Halbuki güneydeki Türk mülklerinin büyük bir kısmı yok edildi...
Arazilerin çoğunluğu, 1970’li yılların maliyet hesaplamasıyla ‘Tanınmış Kıbrıs Cumhuriyeti’
tarafından ‘çerez parasına’ istimlak edildi...
Yeni yollar, köprüler, barajlar, askeri kamplar, mezarlıklar, okullar, hatta hava alanları Türk arazileri üzerinde inşa edildi...
“Girne’deki mülkü bırak, Limasol’daki malını geri al” dedikleri anda, binlerce insanın sadece ‘hava alacağını’ unutmayalım...
1970’li yılların hesaplamasıyla deniz kenarında bir dönümlük araziye ayırdıkları para belki 5 bin Euro’dur...
Bugünkü gerçek değeri ise bir milyon Euro...
Kıbrıslı Türk 5 bin Euro’yu alıp kendine yeni bir hayat kurabilir mi?..
Kendi kendimizi aldatmayalım...
Bu para ile ancak Londra’ya uçak bileti alır ve göç etmek zorunda kalır...
Türk tarafı uyanmalı
Rum tarafı, 1974’ten beri mülkiyet konusunda çok başarılı bir propaganda kampanyası yürütürken, Türk tarafı ‘haklılığını’ kanıtlayamaz duruma geldi...
Bugün oldu, siyasilerin ve sivil toplum örgütlerinin gündeminde, Kıbrıs meselesi ve Kıbrıslı Türklerin haklarını korumaya yönelik bir eylem planı yok...
En ufak bir meselede, kendi insanına karşı en acımasız eleştirileri yapabilenler; uluslararası bir haksızlık karşısında seslerini yükseltemiyorlar!..
Halbuki; Kıbrıs meselesinde sonuna kadar haklı olan taraf Kıbrıslı Türklerdir...
Toprak ve mülkiyet konusu tartışılırken, 1963-1974 yıllarında bizlere yaşatılanlar da masaya konmalıdır...
Silah zoruyla terk edilen köylerdeki mülklerimizi yok ettiler...
Binlerce insanımızı evlerinden gönderip, göçmen hayatı yaşattılar...
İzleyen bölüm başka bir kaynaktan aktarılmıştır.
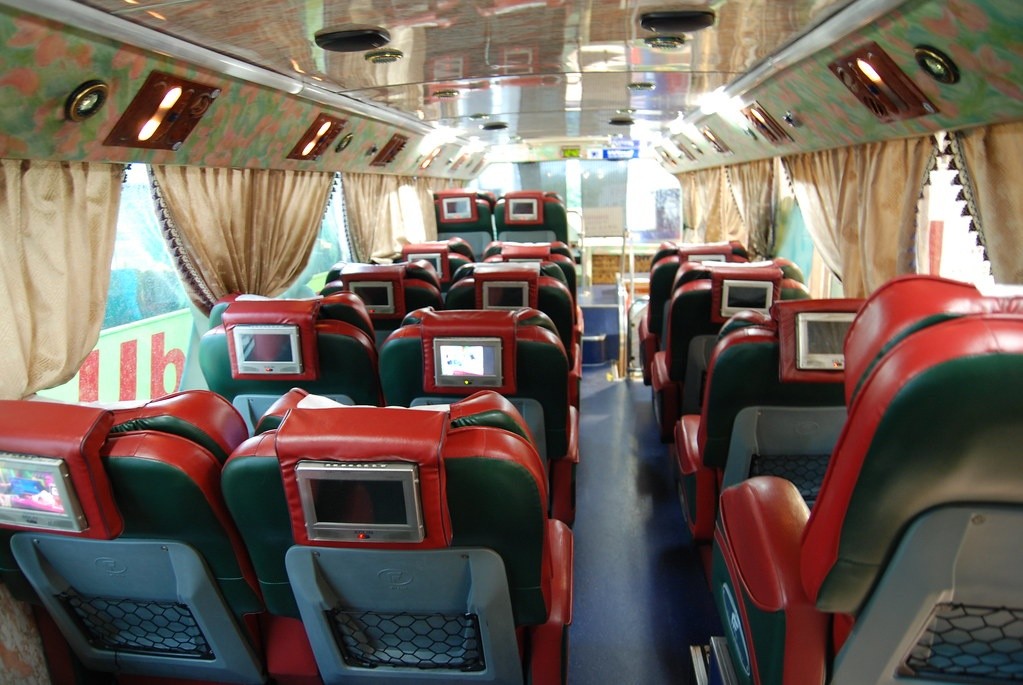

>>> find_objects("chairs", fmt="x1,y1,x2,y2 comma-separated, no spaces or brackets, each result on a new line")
0,190,1023,685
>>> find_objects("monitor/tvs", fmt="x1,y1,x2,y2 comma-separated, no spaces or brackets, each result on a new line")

Bunların bir bedeli yok mudur?..
Kıbrıs meselesinin 20 Temmuz 1974’te başladığını iddia edenlere her fırsatta şunu sormalıyız:
“Birleşmiş Milletler Barış Gücü askerleri neden 1964’ten beri Kıbrıs’ta bulunuyor?..”
Buna bir yanıt versinler...
Ondan sonra tüm sorunları daha rahat konuşabiliriz...
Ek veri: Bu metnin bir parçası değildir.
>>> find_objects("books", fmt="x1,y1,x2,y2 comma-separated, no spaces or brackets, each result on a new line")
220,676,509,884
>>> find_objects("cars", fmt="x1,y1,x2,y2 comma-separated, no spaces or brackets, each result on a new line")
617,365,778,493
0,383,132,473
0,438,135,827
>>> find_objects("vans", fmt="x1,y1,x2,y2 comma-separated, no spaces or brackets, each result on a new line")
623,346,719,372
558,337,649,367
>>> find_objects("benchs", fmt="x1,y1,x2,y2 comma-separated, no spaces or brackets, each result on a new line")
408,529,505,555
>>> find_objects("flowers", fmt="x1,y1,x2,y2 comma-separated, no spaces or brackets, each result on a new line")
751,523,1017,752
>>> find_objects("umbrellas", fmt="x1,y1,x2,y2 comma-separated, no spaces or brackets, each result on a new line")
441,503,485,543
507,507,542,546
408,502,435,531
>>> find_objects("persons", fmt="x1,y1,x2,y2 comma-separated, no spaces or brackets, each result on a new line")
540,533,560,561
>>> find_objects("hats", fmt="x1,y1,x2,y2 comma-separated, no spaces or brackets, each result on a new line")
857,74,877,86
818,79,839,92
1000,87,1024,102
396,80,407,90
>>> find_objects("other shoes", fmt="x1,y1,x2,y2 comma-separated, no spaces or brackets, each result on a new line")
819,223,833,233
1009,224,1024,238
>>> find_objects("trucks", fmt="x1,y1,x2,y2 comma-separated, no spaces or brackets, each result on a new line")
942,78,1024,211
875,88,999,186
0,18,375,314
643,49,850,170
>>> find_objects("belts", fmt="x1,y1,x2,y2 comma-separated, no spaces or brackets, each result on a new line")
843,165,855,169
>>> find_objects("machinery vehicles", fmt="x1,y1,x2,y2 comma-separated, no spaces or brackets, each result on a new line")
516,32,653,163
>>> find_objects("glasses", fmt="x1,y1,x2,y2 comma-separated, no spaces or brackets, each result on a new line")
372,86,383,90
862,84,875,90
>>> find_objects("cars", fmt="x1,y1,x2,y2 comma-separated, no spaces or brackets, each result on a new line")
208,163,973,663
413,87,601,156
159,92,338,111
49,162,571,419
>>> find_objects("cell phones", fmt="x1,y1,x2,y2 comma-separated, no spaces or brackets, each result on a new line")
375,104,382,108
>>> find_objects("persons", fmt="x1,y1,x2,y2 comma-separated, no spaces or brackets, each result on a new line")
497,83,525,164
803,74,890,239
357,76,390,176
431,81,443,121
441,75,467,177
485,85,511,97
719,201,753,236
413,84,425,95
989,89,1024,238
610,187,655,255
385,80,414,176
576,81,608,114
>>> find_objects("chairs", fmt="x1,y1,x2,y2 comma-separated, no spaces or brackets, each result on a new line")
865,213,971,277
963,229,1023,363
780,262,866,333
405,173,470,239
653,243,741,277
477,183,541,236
Evet; kalıcı bir çözüm istiyoruz...
Özellikle doğal gaz meselesinden sonra Türkiye-Yunanistan-Kıbrıs-İsrail ve Mısır arasındaki ilişkilerin geliştirilmesi gerektiğini kabul ediyoruz...
Ama diğer yandan ‘Dimyata pirince giderken, evdeki bulgurdan’ da olmak istemiyoruz...
Kıbrıslı Türklerin güvenlik altında yaşaması ve Türkiye’nin ada üzerindeki garantörlük haklarının korunması her şeyden daha önemlidir...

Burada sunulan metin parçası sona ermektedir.